## ЧТО ТРЕБУЕТСЯ
Перепишите целиком отрывок о романе «Мачеха», не меняя в нём ни слова и ни знака.

____ ФРАГМЕНТ СТРАНИЦЫ

Я, разумеется, слышал это имя – Варгас Льоса, но я думал, он братский и прогрессивный, а он, оказывается, хоть и перуанский, но «всемирно известный»! Дождавшись свободного вечера, я взялся за «Мачеху» с некоторой осторожностью: с нобелиатами не забалуешь, в отличие от обычных писателей не ты им, а они тебе выносят приговор.
Начиналось без затей, типа «я ехал на перекладных из Тифлиса»: «В день своего сорокалетия донья Лукреция нашла у себя на подушке записку». От совсем юного пасынка. Он поздравлял ее с днем рождения и обещал учиться на отлично: «Ты самая добрая и самая красивая, и я каждую ночь вижу тебя во сне». Но когда она, растроганная, приходит поцеловать его на ночь, ангельски красивый мальчик Фончо начинает ее целовать с такой виртуозной невинностью, что по ее телу пробегает что-то этакое, «она пылает с головы до ног и увлажнена». Далее она идет в спальню к папе ангелочка – дону Ригоберто: «Ей показалось, будто удар бычьего рога пробил ее до самого сердца» – вот оно, восстание и поражение!

________
____ ИСХОДНЫЙ ФРАГМЕНТ

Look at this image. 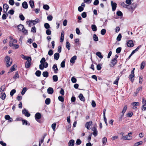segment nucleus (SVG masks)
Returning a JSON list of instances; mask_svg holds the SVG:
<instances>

________

## ИТОГ УПРАЖНЕНИЯ
Я, разумеется, слышал это имя – Варгас Льоса, но я думал, он братский и прогрессивный, а он, оказывается, хоть и перуанский, но «всемирно известный»! Дождавшись свободного вечера, я взялся за «Мачеху» с некоторой осторожностью: с нобелиатами не забалуешь, в отличие от обычных писателей не ты им, а они тебе выносят приговор.
Начиналось без затей, типа «я ехал на перекладных из Тифлиса»: «В день своего сорокалетия донья Лукреция нашла у себя на подушке записку». От совсем юного пасынка. Он поздравлял ее с днем рождения и обещал учиться на отлично: «Ты самая добрая и самая красивая, и я каждую ночь вижу тебя во сне». Но когда она, растроганная, приходит поцеловать его на ночь, ангельски красивый мальчик Фончо начинает ее целовать с такой виртуозной невинностью, что по ее телу пробегает что-то этакое, «она пылает с головы до ног и увлажнена». Далее она идет в спальню к папе ангелочка – дону Ригоберто: «Ей показалось, будто удар бычьего рога пробил ее до самого сердца» – вот оно, восстание и поражение!